> Given text:
Because water rights were guaranteed to local farmers nearly a century ago, and the current farmers are the grandchildren and great-grandchildren of those farmers, they still get to operate under the old agreements guaranteeing them all the water they want, even as reservoirs reach historically low levels. 

9. It Takes 3 Gallons of Water to Produce a Single Almond

Sometimes you feel like a nut, sometimes you don’t. But if you do, think long and hard about what that nut costs. Some of our favorite crops absolutely lay waste to water. A single almond requires over three gallons of water to grow. How does the math on that play out? 

One pound of almonds is about 400 nuts, give or take. A single tree can produce between 50 and 65 lbs of nuts. So, at 50 lbs, we’re looking at 20,000 nuts. So that’s 60,000 gallons per tree. If an orchard can produce 4,500 lbs of nuts, then it’s using 5.4 million gallons of water to do so. If there are 7,600 almond farms in California each growing about that much then that requires 41,040,000,000 gallons. This is all for almonds, 70% of which are exported. 

The amount of water used to grow all the almonds that California exports in a year could ensure water for everyone in Los Angeles for three years. Almonds use 10% of all of California’s water, more than Los Angeles and San Francisco combined. 

This may make you look at almonds negatively but remember that even corn uses a lot of water. It takes 110 gallons of water to make one pound of corn. America produced 346 million tons of corn in 2022-2023.

8. Golf Courses Use Billions of Gallons Per Day

If you’re a golfer, you may already be aware of the staggering water usage at most golf courses around the world. But there’s a good chance if you know they use a lot of water, you still don’t know what a lot means. It’s two billion gallons. And while that’s a huge number, it gets so much worse. That’s per day.

There are over 16,000 golf courses in America, more than half the world total, in fact. The average course will use 312,000 gallons per day but desert courses, like those in Palm Springs, can use a million all by themselves. 

7. Reverse Osmosis Systems Can Waste Gallons of Water For Every One They Clean

Everyone prefers drinking clean water to sloppy filth so, for some, a reverse osmosis system is the way to go. In your home, these systems force water through a membrane that separates H2O from other molecules and gives you snazzy, clean water in the end. They work as advertised and you will get the clean water you want. The problem is the waste. 

Different systems will have greater or lesser success but even the best systems can waste as much as 5 gallons of water for every clean gallon they produce. Some studies have shown that a reverse osmosis system can waste 20 times as much water as it can produce. Newer models claim to offer 1:1 technology but they are harder to find and definitely cost more.

6. Up to 37 Gallons Go Into Making a Single Roll of Toilet Paper

Toilet paper is one of the most bizarre products in the world. You pay good money for it, and these days you pay a lot, knowing full well exactly what’s going to happen to it sooner or later. While TP is king in North America, many places elsewhere choose bidets. Some Americans argue that’s a waste of water, but is it? Is there an upside to toilet paper?

> Records to use:
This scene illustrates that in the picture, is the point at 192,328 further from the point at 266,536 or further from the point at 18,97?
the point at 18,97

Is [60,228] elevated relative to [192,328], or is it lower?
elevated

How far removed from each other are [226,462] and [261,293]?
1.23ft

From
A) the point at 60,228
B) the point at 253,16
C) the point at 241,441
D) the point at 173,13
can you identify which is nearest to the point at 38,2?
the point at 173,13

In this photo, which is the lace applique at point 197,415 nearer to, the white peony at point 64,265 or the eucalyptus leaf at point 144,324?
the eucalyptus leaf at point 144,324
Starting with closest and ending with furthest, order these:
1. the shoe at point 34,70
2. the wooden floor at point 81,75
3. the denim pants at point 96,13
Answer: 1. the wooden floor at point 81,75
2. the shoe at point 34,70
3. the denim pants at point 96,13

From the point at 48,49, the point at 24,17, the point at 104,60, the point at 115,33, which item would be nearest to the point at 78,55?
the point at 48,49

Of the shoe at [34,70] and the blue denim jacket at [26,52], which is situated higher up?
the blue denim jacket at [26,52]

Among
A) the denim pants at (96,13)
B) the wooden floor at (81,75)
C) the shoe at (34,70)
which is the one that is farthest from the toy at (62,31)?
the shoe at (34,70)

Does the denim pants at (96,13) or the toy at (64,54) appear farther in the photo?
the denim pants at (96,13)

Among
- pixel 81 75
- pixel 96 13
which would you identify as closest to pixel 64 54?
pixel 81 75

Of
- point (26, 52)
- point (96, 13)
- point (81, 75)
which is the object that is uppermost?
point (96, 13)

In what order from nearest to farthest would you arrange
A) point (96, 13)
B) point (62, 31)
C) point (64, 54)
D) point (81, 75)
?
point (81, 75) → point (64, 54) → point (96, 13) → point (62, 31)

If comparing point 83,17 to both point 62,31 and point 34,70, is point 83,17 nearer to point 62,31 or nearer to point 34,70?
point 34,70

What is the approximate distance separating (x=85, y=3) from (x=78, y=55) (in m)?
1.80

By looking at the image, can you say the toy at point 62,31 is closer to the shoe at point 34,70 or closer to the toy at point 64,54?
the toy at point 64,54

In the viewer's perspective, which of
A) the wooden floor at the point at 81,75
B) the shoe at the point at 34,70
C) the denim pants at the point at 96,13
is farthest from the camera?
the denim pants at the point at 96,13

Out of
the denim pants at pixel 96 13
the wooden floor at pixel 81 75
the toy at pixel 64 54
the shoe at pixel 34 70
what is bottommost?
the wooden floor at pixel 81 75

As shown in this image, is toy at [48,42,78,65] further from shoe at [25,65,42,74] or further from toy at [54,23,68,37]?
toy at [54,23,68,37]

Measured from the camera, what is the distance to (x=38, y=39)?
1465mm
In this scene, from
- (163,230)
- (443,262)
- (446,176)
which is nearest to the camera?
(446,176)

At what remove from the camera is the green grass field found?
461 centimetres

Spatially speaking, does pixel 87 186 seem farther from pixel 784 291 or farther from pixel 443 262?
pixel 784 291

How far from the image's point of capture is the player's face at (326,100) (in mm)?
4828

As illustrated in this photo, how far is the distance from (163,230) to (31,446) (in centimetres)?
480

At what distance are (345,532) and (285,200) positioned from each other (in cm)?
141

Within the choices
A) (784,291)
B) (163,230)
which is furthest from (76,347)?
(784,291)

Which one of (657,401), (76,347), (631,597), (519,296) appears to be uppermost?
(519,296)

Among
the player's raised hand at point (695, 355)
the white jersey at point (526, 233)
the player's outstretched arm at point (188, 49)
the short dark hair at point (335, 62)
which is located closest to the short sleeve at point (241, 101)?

> Problem set:
a) Rename "player's" as "athlete's" in the rows that begin at the line containing "Spatially speaking, does" and run through the last row, and write out those rows with nothing else altered.
b) Carry the passage on water use forward from its last sentence.
The passage on water use and the rows are separate, unrelated material.

> Responses to the exercise:
a)
Spatially speaking, does pixel 87 186 seem farther from pixel 784 291 or farther from pixel 443 262?
pixel 784 291

How far from the image's point of capture is the athlete's face at (326,100) (in mm)?
4828

As illustrated in this photo, how far is the distance from (163,230) to (31,446) (in centimetres)?
480

At what distance are (345,532) and (285,200) positioned from each other (in cm)?
141

Within the choices
A) (784,291)
B) (163,230)
which is furthest from (76,347)?
(784,291)

Which one of (657,401), (76,347), (631,597), (519,296) appears to be uppermost?
(519,296)

Among
the athlete's raised hand at point (695, 355)
the white jersey at point (526, 233)
the athlete's outstretched arm at point (188, 49)
the short dark hair at point (335, 62)
which is located closest to the short sleeve at point (241, 101)?

b)
Toilet paper use in America is the equivalent of pulping 15 million trees. Worse, it requires 473,587,500,000 gallons of water to make that paper, or about 37 gallons per roll. A bidet would not, in fact, take up 37 gallons to reach the equivalent cleaning power of one roll of toilet paper. 

You use about one-eighth of a gallon with a single bidet use, meaning 296 squirts before you reach the water used to make one roll of toilet paper. And, keep in mind you still need to flush the toilet paper which, even with a low-flow toilet is 1.6 gallons. You’ve just added 473 gallons to your toilet paper waste if you’re matching those 296 bidet uses. 

5. It Takes 17 Million Barrels of Oil To Make Bottled Water Bottles

The numbers behind how wasteful bottled water is are pretty remarkable. For people who have no access to clean water, bottled water is a literal lifesaver. But for the rest of us, it’s hard to make sense of the obsession when you break it down.

About 25% of bottled water is tap water, the company just bottles its own municipal supply. That doesn’t mean it’s poor quality, but it does mean you can save a lot of money just by drinking tap water. Coke and Pepsi both bottle tap water that has gone through some filters but there’s never been a study suggesting bottled water is healthier, safer, or even cleaner than most tap water. In fact, the filtering to make bottled water removes minerals like calcium and magnesium, making bottled water less healthy. 

Despite the fact it offers little, Americans bought nearly 16 billion gallons of bottled water in 2022. Ignoring the other facts, making bottles for water also uses 17 million barrels of oil per year. That figure was from back in 2006, too, and consumption has increased dramatically since that time so oil use likely has as well. 

4. Chocolate Requires More Water Than Nearly Any Other Crop

We touched on the water needed to grow almonds and corn and even make toilet paper, but what about chocolate? Surely chocolate hides no terrible, wasteful secrets. Alas. This one’s going to be ugly.

Everyone has heard that raising cattle is wasteful in terms of resources. It takes 1,910 gallons of water to produce a pound of beef. But chocolate? That requires 17,196 liters to produce a kilogram. That’s about 4,542 gallons per kilogram which works out to just over 2,000 gallons per pound. So a cow and a Hershey bar take roughly the same investment in terms of water.  One single chocolate bar is going to require up to 2,000 liters or 528 gallons.

3. Hand Washing Dishes Wastes More Than 5 Times The Water of a Dishwasher

How do you do your dishes? Your options are basically limited to handwashing in a sink or using a dishwasher. If you have a dishwasher, you’ll be happy to know it’s the far better option if you have an eye to water conservation. If you load it properly and make sure it’s full, your dishwasher uses 5 to 7 times less water than hand washing.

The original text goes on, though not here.